Creating the bones of a Happiness Project is no small feat. It took me several weeks and countless notes, sketches, and hours of contemplation to narrow down my twelve monthly themes. I have a point form outline for the monthly topics with subtopics assigned to each of them (and a few still floating around, homeless,) but haven’t decided the order in which I’ll do them. Only January and December have been assigned – one because I needed a starting point and this one felt like the right fit and the other because it is the natural ending.
Here they are:
- Make space. Space as in physical, but also mental, emotional, psychic.
- Keep moving.
- Sleep soundly.
- Find peace.
- Eat with intention.
- Be mindful.
- Get clean.
- Spend out.
- Keep it simple.
- Happiness Boot Camp. This is the culmination and practice of all the successful practices at once and will happen in December.
I do intend to put the themes in order before the beginning of 2021. I’ve decided that part of each month’s work will be to iron out the details of the next month’s action items. As a month begins, I’ll share my approach to the month and what I’ve got planned.

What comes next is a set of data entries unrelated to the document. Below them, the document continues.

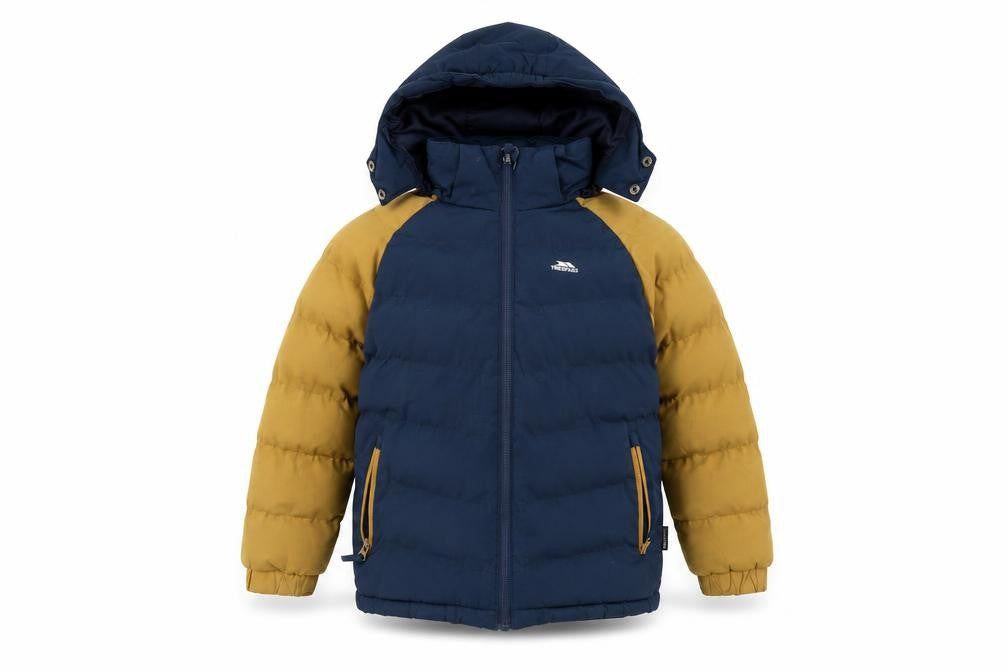Front view of Trespass boys’ blue puffer jacket hooded waterproof 5-6 years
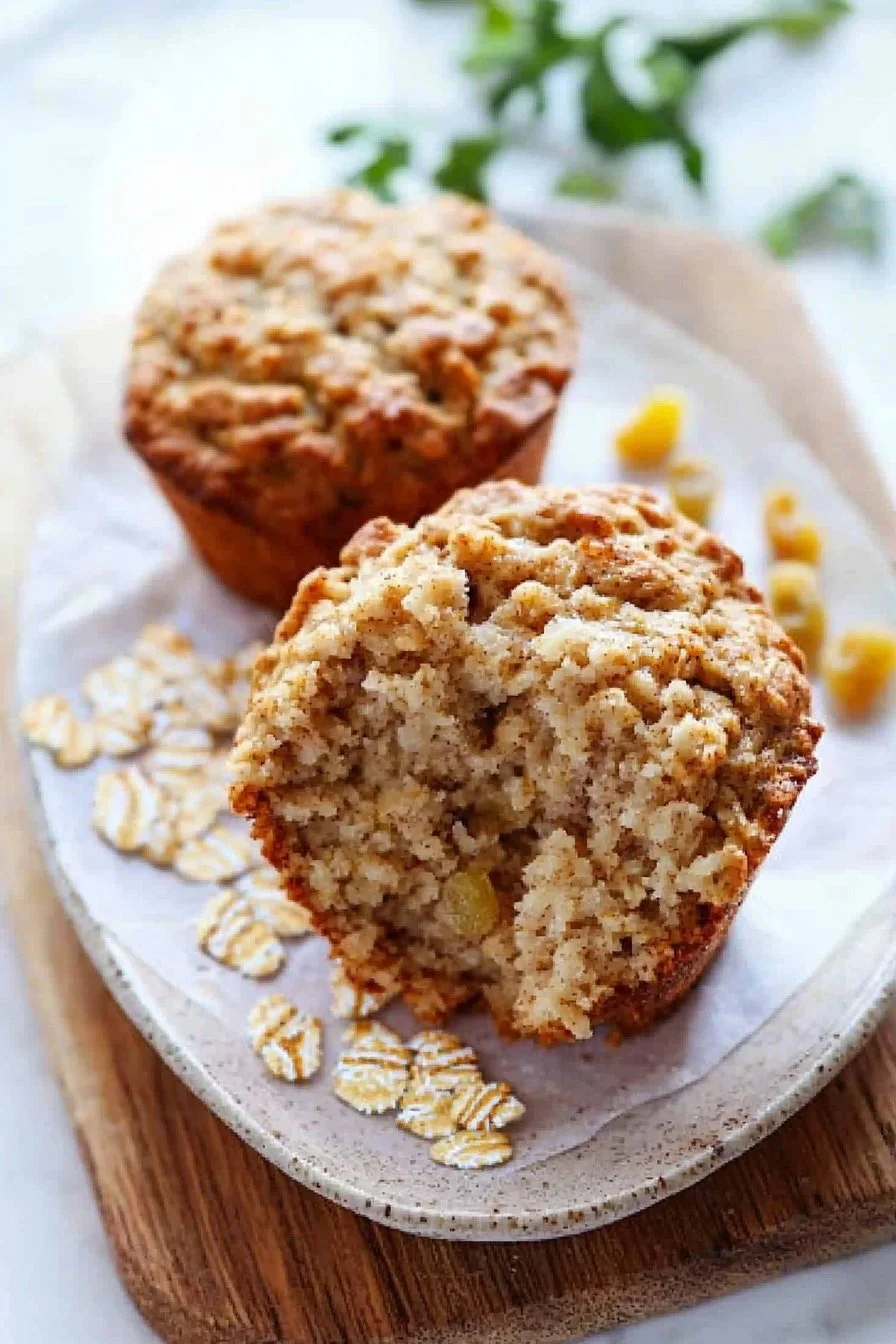 Sweet oatmeal breakfast muffin with a golden-brown top and a sprinkle of oats.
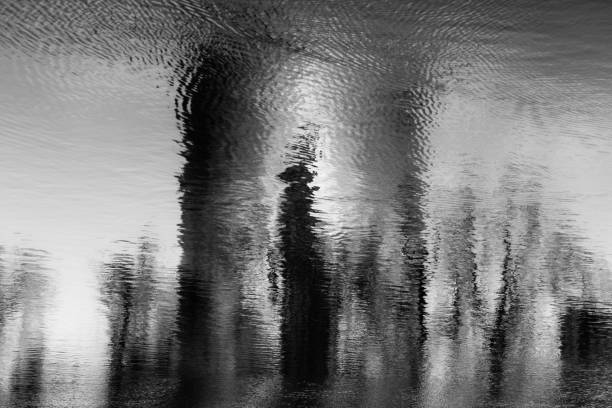 Abstract reflections of building on a lake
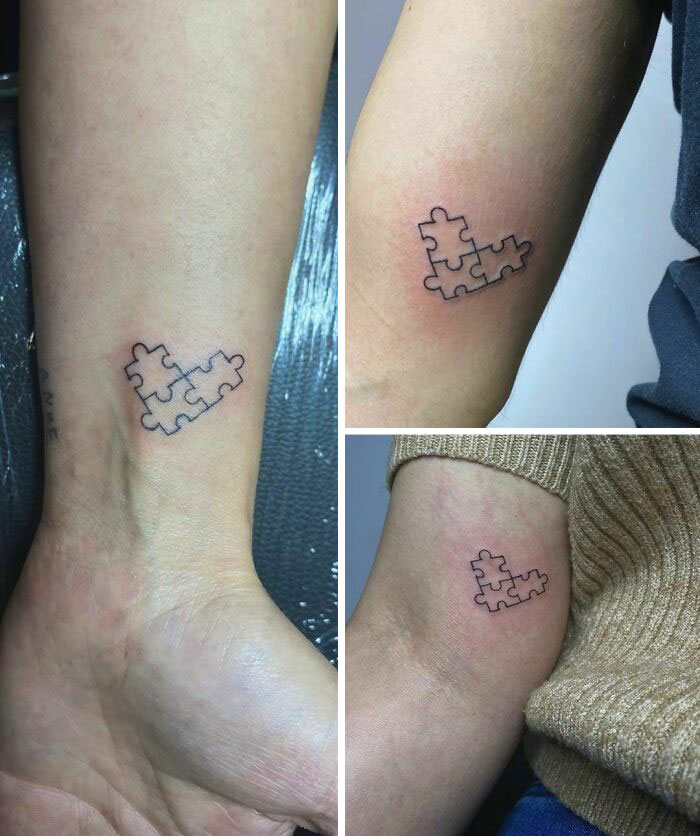 Puzzle piece tattoos symbolizing brother and sister connection on different parts of the body.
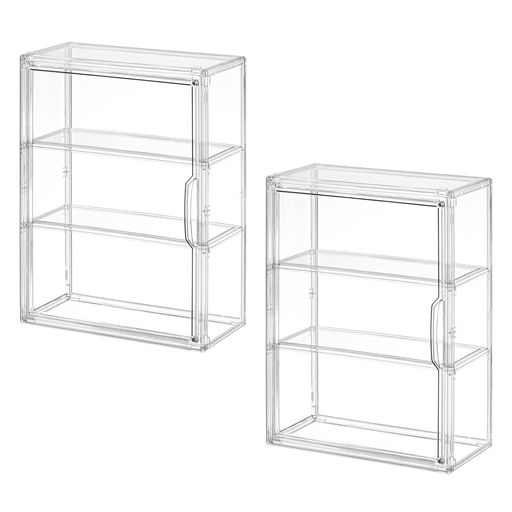 存儲家具 - フィギュアケース収納ボックス27x14x36cm2枚の仕切り板マグネット式扉組立簡単積み重ね可能取り外し可能な仕切り防塵汚れ防止UVカットコレクションケース(2個セット)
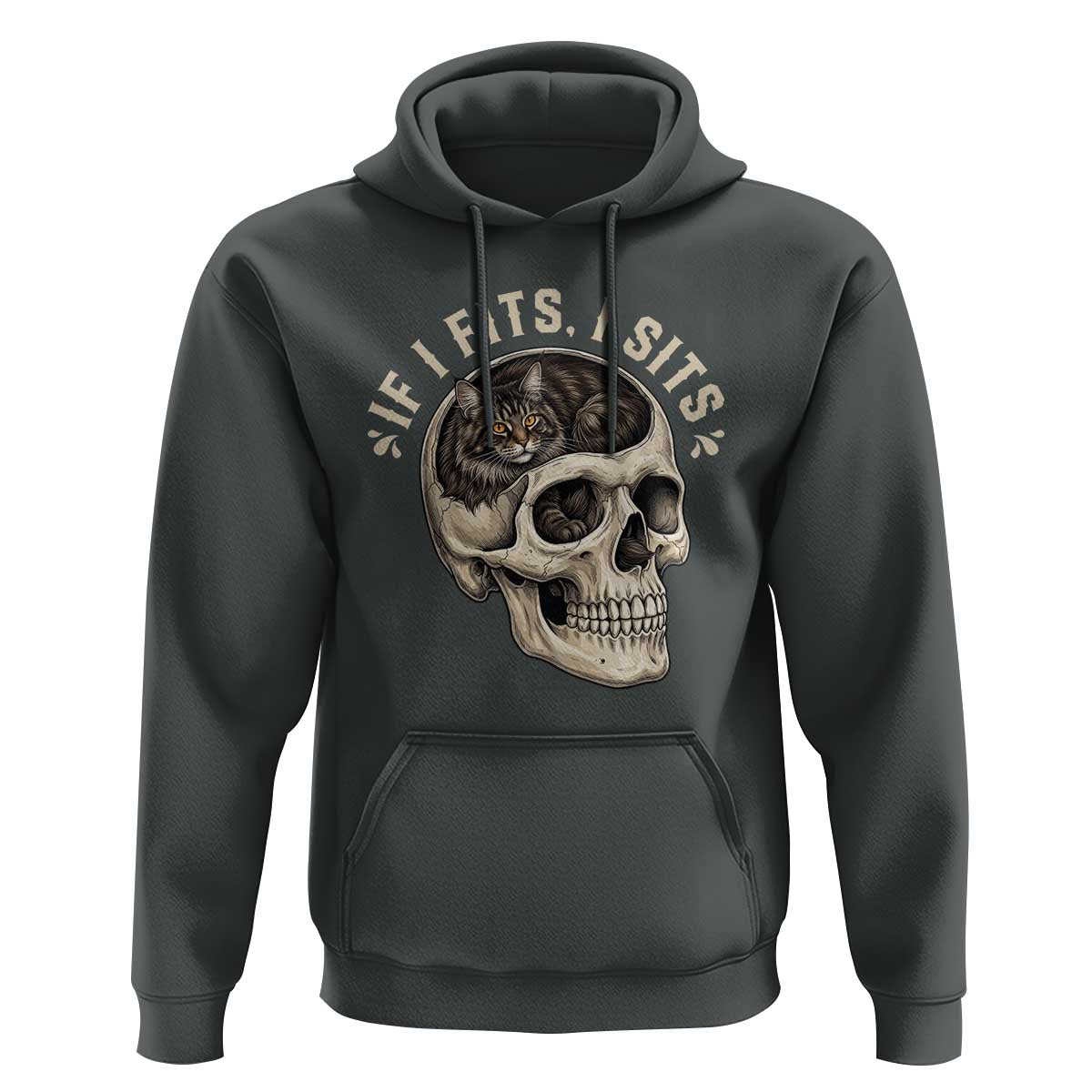 Funny Gothic Black Cat Skull Hoodie If I Fits I Sits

As I worked through my themes and all the ideas that fit into them, I noticed that there are some serious themes of reducing, simplifying, and letting go. These aren’t things that come naturally to me in many areas of my life so it feels like there is a sea change afoot and I’m looking forward to seeing how it plays out.
I’m excited to take action on something that is more than ten years in the making, however, I am a bit freaked out. I’m just hoping that I’ll be able to keep it fresh enough to feed my need for variety and change.
Have you ever attempted and/or completed a Happiness Project of your own? Have you read Gretchen Rubin’s books or listened to her podcast? What’s your tendency?